### Directions
**a.** Using the news excerpt on the Indonesian executions below, decide whether each statement agrees with it: (i) Julie Bishop wrote to her Indonesian counterpart in December asking for mercy; (ii) Mr Abbott's office released the Prime Minister's letters to President Widodo; (iii) Professor Tim Lindsey is from Sydney University. For each, answer yes or no and quote the deciding words.
**b.** According to the news excerpt on the Indonesian executions below, how many letters has the Prime Minister sent to President Widodo appealing for clemency?
**c.** Carry on the news excerpt on the Indonesian executions below, starting after its final sentence.

### Document text
* * *

The new Indonesian President has reactivated executions as a way to stamp his authority and would struggle to find any reason to spare the two Australians, especially after it executed five foreigners at the weekend.

The Prime Minister has sent two letters to President Widodo appealing for clemency, which Mr Abbott’s office yesterday declined to make public.

Foreign Minister Julie Bishop — who met the families of both death-row prisoners at the weekend and has vowed to “exhaust all avenues” -- wrote to her counterpart in December appealing for mercy, which did not receive a positive response.

Professor Tim Lindsey, from Melbourne University’s Centre for Indonesian Law, Islam and Society, says both will have their work cut out trying to persuade President Widodo to make exceptions of Chan and Sukumaran.

He said President Widodo was exercised by issues involving corruption, democracy and making life easier for small businesses, but human rights was not a strong point.

“We speak to people in Indonesia who say he’s not particularly focused on human rights issues,” Professor Lindsey said.

* * *

### Dataset extract
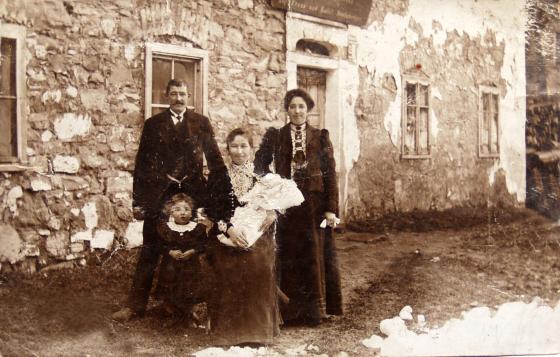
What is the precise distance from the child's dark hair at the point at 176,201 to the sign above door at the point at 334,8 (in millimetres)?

* * *

### Answers below
**a.**
(i) Yes: "wrote to her counterpart in December appealing for mercy"
(ii) No: "which Mr Abbott’s office yesterday declined to make public"
(iii) No: "from Melbourne University’s Centre for Indonesian Law, Islam and Society"

**b.** Two letters.

**c.**
“He’s interested in transparency and openness. It reflects his background as a provincial, medium-sized business entrepreneur. Human rights is not at the forefront of his thinking.

“And we must understand that death sentence for drugs has wide support in Indonesia, because rightly or wrongly, they consider it akin to mass murder.”

Further damaging the hopes of the two Australians who were sentenced to death in 2006 is that President Widodo, who arrived in power last year with wide public support, has few friends in Congress or Jakarta’s political elite.

“This is not a strong first term president,” says Professor Lindsey. “He’s putting it together, trying to build his coalition and make it solid.”

Executing drug runners is seen as an uncontroversial mainstream decision in Indonesia, and President Widodo would not want to risk upsetting the partners he needs in Congress to pass legislation.

Ms Bishop said on Sky News yesterday that Chan and Sukumaran had been discussed in more than 50 one-on-one meetings between Australian and Indonesian leaders over the past decade, but to no avail.

Ms Bishop, who said executing the two would not solve the drug problem, said Indonesia argued it was “facing a crisis in terms of drug trafficking and it believes that the death penalty should apply”.

Cont -

http://www.news.com.au/world/bali-n...alt-another-blow/story-fndir2ev-1227190042710
 
I just had a fantasy. Just as the prisoners are about to be shot a heavily armed australian special forces team springs into action kills all the paramilitary fuckers and saves the prisoners lives. I mean other than bitch really loud there isn't shit that tiny little island nation could do.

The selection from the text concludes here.